C’était le troisième jour de grève, pour les NAO, les négociations sur les salaires, et les gars étaient assis devant le grillage, devant la fumée noire, comme face à un barbecue géant. Y en avait un, au bord de la route, qui levait les bras à chaque camion, pour susciter un coup de klaxon, en soutien, et le plus souvent ça marchait.
En trois chiffres, Frédéric, le délégué CGT, m’a très bien résumé la situation : 17 millions de bénéfices (dont 8 millions de CICE) 10 millions de dividendes (remontés vers la maison-mère, Engie) 5 millions d’E pour un millier de cadres (et assimilés).
Et pour les 5000 salariés restants ? 1,3 million à se partager, +0,25 euros d’augmentation !
« Et les investissements ? je demande.
- Bah, l’investissement, regarde la tête du bâtiment : y a des fuites d’eau dans le bureau du directeur… »
J’y allais en reporter.
Mais en candidat, quand même, aussi (j’ai tendance à l’oublier).
Alors, j’ai sorti mes petits documents.
« Ah moi, je ne vote plus, qu’il me sort, Frédéric. C’est par la rue que ça va passer. Je ne suis plus inscrit sur les listes électorales. »
Bon, ben merde, moins une voix. Je me tourne vers son collègue Philippe, CGT aussi :
« C’est une candidature de gauche, que je me présente.
- Ah non, moi, je ne suis pas de gauche », qu’il m’annonce.
Re-ben merde. Je m’attends à tout, maintenant. C’est tellement devenu le bazar politique : un cégétiste mariniste ? fillonniste ? macroniste ?
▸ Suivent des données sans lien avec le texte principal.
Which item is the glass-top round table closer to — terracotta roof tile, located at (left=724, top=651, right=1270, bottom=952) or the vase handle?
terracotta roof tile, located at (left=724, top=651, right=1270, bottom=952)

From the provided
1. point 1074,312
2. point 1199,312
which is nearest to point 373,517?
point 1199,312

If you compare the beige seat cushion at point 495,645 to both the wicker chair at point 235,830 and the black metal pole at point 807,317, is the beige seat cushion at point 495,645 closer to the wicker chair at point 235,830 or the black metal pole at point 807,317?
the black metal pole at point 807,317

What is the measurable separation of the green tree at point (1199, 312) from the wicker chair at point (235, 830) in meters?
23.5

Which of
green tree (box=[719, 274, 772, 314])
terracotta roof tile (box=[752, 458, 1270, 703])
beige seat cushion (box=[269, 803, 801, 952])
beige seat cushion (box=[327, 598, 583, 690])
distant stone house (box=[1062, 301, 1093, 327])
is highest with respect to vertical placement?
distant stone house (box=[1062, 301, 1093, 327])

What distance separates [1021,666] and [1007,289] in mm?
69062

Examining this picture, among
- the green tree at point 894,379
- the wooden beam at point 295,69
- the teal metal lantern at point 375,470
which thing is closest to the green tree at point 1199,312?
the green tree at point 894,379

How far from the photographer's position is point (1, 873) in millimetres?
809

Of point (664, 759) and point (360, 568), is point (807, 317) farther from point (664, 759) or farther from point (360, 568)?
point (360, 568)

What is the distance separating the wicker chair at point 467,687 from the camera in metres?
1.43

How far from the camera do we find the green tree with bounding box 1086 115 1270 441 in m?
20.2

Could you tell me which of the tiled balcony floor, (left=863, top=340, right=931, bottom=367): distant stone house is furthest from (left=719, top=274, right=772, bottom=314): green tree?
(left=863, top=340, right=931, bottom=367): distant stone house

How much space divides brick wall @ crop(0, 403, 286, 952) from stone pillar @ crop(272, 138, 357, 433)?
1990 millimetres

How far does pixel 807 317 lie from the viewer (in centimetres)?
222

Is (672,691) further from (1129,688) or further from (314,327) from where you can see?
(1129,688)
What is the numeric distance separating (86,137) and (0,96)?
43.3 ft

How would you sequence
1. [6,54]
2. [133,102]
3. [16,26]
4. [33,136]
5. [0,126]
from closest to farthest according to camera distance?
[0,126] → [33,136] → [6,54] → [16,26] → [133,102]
« Non, poursuit Philippe, moi je serai plutôt Jean-Luc Mélenchon… » Je suis paumé. A la fois je m’y retrouve et je m’y perds. Comme estomaqué, silencieux. « Parce que les socialistes, là, avec leur loi Travail et tout, on se dit qu’on aurait presque mieux fait de voter à droite ! »
C’est peut-être le pire du pire qu’Hollande aura fait, avec sa bande : défigurer la gauche, rendre ce mot haïssable, et surtout chez les ouvriers-employés. Comme un divorce final. Et ça, c’est chez des délégués. CGT. En grève depuis trois. « La fraction la plus consciente du prolétariat », comme on causait dans les manuels léninistes. Vous imaginez le no man’s land, du coup, derrière eux ? Le néant sur lequel nous devons reconstruire ?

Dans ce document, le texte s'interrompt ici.